11Alive beefs up Atlanta Pride presence, LGBT content

There will be a familiar presence on the Atlanta Pride parade route this year, as local TV news station 11Alive airs a live stream of the parade for the fourth year in a row with a beefed up team of anchors, reporters and more, plus a float in the parade. It will be the largest presence the station has ever had at Pride, continuing a trend of devoting more and more coverage to issues concerning Atlanta’s LGBT community throughout the year.

This year’s three-hour live stream will be hosted by reporter and anchor Blayne Alexander and “Atlanta & Company” host Christine Pullara, who will be stationed at a booth on the parade route on Peachtree Street along with openly gay reporter Jeremy Campbell.

It’s a breath of fresh air for Campbell, who says, “As a journalist it makes me excited to come to work every day because I’ve worked at stations where that’s not the case and this community is considered a fringe community. Like, ‘We’ll put an article on the web but that wouldn’t be something worthy of covering on television.’”

The station has kept a steady stream of LGBT stories on the air and online, from breaking news stories like the U.S. Supreme Court striking down same-sex marriage bans across the country in June, to more personal stories, such as that of Ashley Diamond, the transgender Georgia inmate who alleges she was sexually assaulted and denied hormone therapy treatment while in prison. The station followed Diamond’s saga throughout the past year, with Campbell scoring a coup by getting the first on-air interview with Diamond following her release from prison in August.

Pride coverage becomes a building-wide project

11Alive station operations manager Tim Thomas is quick to respond when asked what led the station to cover the parade live that first year in 2012, comparing it to their coverage of other community events like the Peachtree Road Race.

“These are things that tie us to the community and there’s no way whether it’s gay or straight that we should not cover it,” he says.

Campbell agrees, saying, “It has to be just to be a modern, relevant TV station. The LGBT community is such a big part of the population of Atlanta.”

But this year’s coverage of Pride will look completely unlike the station’s first crack at it three years ago.

“It was simply a laptop, a camera and somebody down there just talking about it,” Thomas says. “And as anything in its infant stage, we were like, ‘We’ve gotta do this better.’”

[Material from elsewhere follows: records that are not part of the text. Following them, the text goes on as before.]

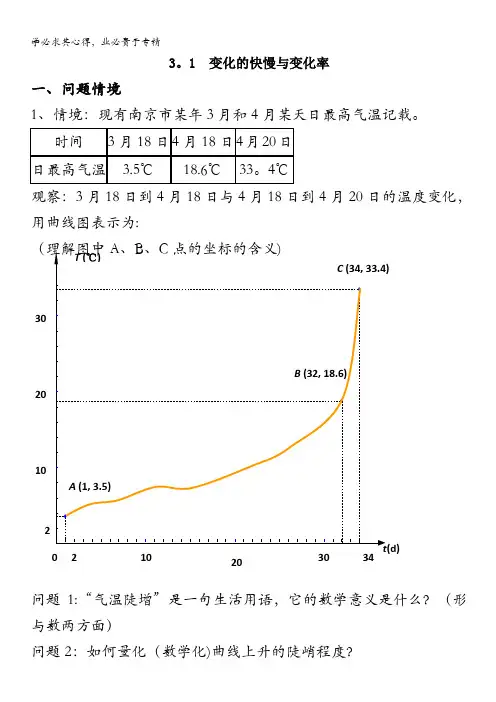 学必求其心得，业必贵于专精

3。1　变化的快慢与变化率

一、问题情境

1、情境：现有南京市某年3月和4月某天日最高气温记载。

| 时间 | 3月18日 | 4月18日 | 4月20日 |
|---|---|---|---|
| 日最高气温 | 3.5℃ | 18.6℃ | 33。4℃ |

观察：3月18日到4月18日与4月18日到4月20日的温度变化，用曲线图表示为：

（理解图中A、B、C点的坐标的含义）

T(℃)

C (34, 33.4)

30

B (32, 18.6)

20

10

A (1, 3.5)

2

0　2　10　20　30　34　t(d)

问题1：“气温陡增”是一句生活用语，它的数学意义是什么？（形与数两方面）

问题2：如何量化（数学化)曲线上升的陡峭程度？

They added more camera people each year and made the Pride coverage a building-wide project involving more of the newsroom and engineering department. Joining Alexander, Pullara and Campbell this year will be color commentator (and 2014 Atlanta Pride grand marshal) Tony Kearney, as well as TV and radio personality Conn Jackson.

“[Jackson] does a great job of jumping on and off floats and he’s just crazy enough to do it, so we let him do it,” Thomas says, laughing.

There will also be produced pieces dropped into the coverage throughout the day, spotlighting a variety of issues, including an update on same-sex marriage in Georgia (featuring an interview with Georgia Voice Editor Darian Aaron), a look at transgender life in Atlanta and a more lighthearted piece on the city’s drag queens.

“With Violet Chachki winning ‘RuPaul’s Drag Race,’ I thought it was a great opportunity to declare Atlanta ‘The Drag Queen Capital of the World,’” Campbell says, adding, “I quickly learned if you’re going to do a story about drag queens, you can’t just include a few. You have to be equal opportunity. I learned that the hard way [laughs]. I started getting emails and Twitter messages, so I’m daunted with the task of jam-packing the story with all of the Atlanta drag queens that I can.”

‘The perfect recipe’

Thomas credits the Atlanta Pride Committee for keeping the station balanced as far covering more than just the larger news stories like marriage equality.

“They’ve kind of kept us grounded because it’s easy in news to go with the news cycle, so we’ve got some great stories there,” he says.

And the interest in Pride coverage doesn’t end after the finale of the Starlight Cabaret on Sunday night. The station personnel say their Pride web page sees heavy traffic throughout the year as people come back to view photos and video from the weekend.

“That’s the perfect recipe, when you have the station doing this and then the feedback comes in from the community that, ‘Yes, we want to see this, we’re glad you’re doing it,’” Campbell says. “That’s how something becomes bigger and how we’ve gotten to where we are this year.”

Both Campbell and Thomas say it all goes back to that slogan you frequently hear if you’re a regular consumer of 11Alive’s coverage: “Holding the powerful accountable.”

“The station mantra falls into that and if there’s inequality about something, that type of story will get the attention of 11Alive,” Campbell says. “It’s a natural fit.”